Father Thabet with residents of the northern Iraqi town of Karamles
Father Thabet with residents of the northern Iraqi town of Karamles

It’s been a year since Karamles was liberated from Islamic State group (IS) militants.

It was one of the Nineveh Plains towns east of Mosul that fell to IS as it advanced across northern Iraq in August 2014.

The occupation forced Christian families to flee for safer cities like Erbil, 40 miles further east.

The return of families to Christian-majority towns like Karamles has been slower than anticipated. Many still fear for their safety, with Muslim extremism that pre-dated the IS offensive partly to blame.

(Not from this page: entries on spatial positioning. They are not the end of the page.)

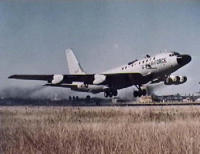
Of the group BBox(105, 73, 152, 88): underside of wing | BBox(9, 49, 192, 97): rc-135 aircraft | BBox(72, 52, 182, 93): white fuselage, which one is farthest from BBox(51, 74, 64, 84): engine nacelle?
BBox(72, 52, 182, 93): white fuselage

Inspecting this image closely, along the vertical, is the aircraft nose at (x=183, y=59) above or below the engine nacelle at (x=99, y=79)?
above

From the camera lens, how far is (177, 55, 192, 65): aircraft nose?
870 cm

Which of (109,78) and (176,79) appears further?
(109,78)

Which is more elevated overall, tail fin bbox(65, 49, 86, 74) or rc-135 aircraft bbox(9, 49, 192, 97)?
tail fin bbox(65, 49, 86, 74)

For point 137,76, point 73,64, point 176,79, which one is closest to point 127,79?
point 137,76

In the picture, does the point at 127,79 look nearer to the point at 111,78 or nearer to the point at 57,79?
the point at 111,78

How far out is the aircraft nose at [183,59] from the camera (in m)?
8.70

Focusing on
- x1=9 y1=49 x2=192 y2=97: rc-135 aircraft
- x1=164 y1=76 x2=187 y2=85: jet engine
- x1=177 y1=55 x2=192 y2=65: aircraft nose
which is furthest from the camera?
x1=164 y1=76 x2=187 y2=85: jet engine

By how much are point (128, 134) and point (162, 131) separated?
287 mm

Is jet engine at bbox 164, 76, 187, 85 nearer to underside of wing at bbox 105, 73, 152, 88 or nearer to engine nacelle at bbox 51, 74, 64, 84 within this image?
underside of wing at bbox 105, 73, 152, 88

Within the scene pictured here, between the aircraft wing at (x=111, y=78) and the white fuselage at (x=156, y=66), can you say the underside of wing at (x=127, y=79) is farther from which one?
the white fuselage at (x=156, y=66)

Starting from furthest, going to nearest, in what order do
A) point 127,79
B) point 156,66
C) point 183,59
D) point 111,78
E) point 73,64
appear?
point 73,64, point 111,78, point 127,79, point 156,66, point 183,59

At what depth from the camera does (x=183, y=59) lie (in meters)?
8.71

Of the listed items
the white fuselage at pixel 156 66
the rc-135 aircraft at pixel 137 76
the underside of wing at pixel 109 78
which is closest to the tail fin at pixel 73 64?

Amer*, a middle-aged man from nearby Mosul, told World Watch Monitor in 2016 that he had seen his city change long before IS arrived. “It wasn’t the buildings that changed; nothing you could see. What changed was what lived in people’s hearts,” he said. An estimated half a million Christians fled Iraq in the 10 years before IS swept across the Nineveh Plains in 2014.

But hope remains and more people are returning every day, according to Father Thabet, who returned to Karamles in November 2016, less than a month after its liberation, and triumphantly erected a new cross on a hill overlooking the town.

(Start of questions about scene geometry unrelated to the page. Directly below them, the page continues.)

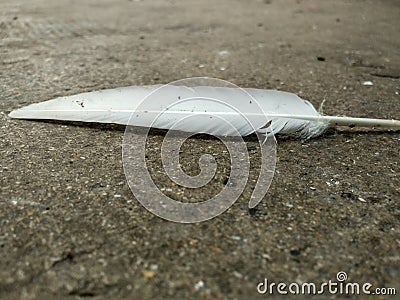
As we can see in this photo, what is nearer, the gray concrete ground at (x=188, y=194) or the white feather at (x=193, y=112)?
the gray concrete ground at (x=188, y=194)

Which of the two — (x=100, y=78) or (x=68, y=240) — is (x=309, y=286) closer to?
(x=68, y=240)

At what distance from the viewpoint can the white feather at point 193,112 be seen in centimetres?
147

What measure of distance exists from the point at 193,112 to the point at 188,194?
0.38 metres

Speaking from his Chaldean Catholic church, which was damaged during the IS occupation but is being restored, he said returning Christians “are here in our house, our home, our town. The number of [returning] families increases day to day”. He said this gives him great joy. Talking about Chaldeans, he said: “If the international community and Iraqi government will be with us, to [look after] our rights and to protect our identity, the future will be very, very good.”

In June the government announced that a school in Karamles will reopen after the summer holidays. During a poignant visit to his old school, 12-year-old Noeh said “there is still a lot to be done” but “if the government says we have to go back to school here, of course we will”.

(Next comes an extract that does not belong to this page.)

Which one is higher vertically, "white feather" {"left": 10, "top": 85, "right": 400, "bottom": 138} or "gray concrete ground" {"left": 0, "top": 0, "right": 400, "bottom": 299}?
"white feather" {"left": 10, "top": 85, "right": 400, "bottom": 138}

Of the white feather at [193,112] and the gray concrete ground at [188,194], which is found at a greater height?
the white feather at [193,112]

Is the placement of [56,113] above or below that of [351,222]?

The recent vote on independence for Kurdistan might have consequences for Karamles and other towns in the Nineveh Plains. The Plains are not technically in Kurdistan but the Kurds want it to come under their governance. Christians in the area are split over the independence issue, with some fearing a continued dispute over the area might spark another civil war.

Father Thabet said people returning to Karamles stopped for a few days around the 25 September independence referendum but, since then, it “continues”.